### Dataset excerpts

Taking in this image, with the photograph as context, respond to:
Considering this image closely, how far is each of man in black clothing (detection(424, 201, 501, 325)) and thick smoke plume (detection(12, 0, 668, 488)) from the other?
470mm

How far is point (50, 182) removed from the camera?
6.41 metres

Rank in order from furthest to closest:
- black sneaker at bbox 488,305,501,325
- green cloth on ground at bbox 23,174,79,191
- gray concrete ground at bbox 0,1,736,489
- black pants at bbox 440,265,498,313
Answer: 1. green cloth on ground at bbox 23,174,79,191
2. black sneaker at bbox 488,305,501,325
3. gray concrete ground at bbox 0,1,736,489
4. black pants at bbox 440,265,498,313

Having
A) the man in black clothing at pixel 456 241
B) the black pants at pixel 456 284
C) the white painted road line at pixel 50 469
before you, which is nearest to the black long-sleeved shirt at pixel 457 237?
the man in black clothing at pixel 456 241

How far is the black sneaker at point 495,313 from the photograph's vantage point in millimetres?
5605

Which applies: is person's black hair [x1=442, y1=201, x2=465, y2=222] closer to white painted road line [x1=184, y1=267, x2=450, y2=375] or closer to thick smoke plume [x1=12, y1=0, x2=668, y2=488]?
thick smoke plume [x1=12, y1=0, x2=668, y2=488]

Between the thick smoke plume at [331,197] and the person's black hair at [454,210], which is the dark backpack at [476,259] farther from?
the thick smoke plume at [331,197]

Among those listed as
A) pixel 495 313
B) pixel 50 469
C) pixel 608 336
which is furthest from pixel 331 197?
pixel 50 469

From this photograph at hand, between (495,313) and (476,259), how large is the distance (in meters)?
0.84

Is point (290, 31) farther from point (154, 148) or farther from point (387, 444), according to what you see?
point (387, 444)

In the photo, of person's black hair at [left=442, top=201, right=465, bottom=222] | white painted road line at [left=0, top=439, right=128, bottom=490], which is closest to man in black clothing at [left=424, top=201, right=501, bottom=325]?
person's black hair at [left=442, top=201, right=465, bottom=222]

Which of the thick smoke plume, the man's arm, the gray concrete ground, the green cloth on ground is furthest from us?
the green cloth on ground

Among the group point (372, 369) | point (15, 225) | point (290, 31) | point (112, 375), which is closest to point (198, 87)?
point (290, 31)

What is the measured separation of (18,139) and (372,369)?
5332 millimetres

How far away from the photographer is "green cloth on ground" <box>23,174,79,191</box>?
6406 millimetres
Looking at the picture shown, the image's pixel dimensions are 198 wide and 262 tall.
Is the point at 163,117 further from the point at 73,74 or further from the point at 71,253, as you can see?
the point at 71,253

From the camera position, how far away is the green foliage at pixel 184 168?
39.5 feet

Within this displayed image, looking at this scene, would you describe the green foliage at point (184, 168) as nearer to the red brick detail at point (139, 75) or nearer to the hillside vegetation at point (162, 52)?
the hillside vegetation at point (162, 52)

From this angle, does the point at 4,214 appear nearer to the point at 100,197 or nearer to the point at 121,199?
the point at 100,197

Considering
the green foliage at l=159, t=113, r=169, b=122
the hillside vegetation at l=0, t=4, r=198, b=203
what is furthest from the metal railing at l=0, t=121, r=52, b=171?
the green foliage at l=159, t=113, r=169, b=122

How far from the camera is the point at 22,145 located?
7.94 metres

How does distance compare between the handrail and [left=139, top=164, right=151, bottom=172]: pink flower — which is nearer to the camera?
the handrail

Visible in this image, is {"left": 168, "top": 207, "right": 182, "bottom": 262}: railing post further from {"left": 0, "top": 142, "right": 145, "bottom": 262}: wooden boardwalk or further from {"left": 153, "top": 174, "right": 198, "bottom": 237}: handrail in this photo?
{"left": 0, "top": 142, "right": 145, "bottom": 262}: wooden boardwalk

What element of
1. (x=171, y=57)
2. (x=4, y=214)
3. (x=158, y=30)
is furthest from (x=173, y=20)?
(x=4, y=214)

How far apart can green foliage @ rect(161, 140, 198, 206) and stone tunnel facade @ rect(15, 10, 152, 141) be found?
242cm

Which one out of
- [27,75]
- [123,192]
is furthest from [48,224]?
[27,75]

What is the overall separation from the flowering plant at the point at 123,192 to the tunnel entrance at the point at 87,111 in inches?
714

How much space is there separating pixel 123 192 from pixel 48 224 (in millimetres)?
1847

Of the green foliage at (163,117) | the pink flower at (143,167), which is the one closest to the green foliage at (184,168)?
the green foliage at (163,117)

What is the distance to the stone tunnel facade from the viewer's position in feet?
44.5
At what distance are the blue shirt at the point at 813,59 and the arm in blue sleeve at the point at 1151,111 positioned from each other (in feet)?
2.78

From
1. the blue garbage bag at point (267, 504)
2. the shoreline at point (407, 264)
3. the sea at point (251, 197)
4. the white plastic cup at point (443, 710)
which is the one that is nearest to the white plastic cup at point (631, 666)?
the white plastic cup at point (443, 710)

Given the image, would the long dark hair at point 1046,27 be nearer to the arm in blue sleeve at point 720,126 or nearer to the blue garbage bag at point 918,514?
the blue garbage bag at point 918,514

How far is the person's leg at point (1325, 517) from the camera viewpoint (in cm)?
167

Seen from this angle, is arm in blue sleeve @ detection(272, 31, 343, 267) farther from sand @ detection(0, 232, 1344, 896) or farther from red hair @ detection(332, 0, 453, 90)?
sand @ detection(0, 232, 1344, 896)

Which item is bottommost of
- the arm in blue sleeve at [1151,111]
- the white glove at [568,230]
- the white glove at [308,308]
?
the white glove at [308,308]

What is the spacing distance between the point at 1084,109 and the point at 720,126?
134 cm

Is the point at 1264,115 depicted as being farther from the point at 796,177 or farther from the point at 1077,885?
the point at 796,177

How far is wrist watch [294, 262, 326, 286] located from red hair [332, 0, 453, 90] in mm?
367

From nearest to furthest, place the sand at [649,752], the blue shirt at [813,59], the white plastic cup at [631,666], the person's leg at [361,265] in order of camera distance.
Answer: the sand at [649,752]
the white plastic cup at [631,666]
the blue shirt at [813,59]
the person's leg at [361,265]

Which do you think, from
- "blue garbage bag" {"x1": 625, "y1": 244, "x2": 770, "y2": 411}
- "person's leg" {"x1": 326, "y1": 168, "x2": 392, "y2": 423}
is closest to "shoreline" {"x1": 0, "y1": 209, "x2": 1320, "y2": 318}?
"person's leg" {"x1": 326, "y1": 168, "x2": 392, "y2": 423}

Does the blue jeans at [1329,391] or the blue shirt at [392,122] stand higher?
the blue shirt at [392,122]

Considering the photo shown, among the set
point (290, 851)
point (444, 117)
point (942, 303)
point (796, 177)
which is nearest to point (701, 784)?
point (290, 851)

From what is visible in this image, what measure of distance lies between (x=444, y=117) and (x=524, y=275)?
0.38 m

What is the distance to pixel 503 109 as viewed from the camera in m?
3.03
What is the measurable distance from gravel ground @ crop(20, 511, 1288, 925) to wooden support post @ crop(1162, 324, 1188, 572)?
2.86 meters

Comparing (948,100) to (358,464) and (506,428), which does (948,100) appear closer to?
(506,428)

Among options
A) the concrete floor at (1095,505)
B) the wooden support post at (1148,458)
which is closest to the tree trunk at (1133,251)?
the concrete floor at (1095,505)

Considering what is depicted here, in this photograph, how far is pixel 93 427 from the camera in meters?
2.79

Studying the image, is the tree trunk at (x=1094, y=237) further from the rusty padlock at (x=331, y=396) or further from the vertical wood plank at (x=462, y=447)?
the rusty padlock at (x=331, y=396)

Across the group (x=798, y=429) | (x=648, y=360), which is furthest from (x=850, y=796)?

######

| Work to be completed |
List every line of the records that contains the word "stone".

| Answer in full |
How far apart can green foliage @ rect(161, 140, 198, 206) and stone tunnel facade @ rect(15, 10, 152, 141) be found?
What is the distance to the stone tunnel facade from the viewer's position in feet?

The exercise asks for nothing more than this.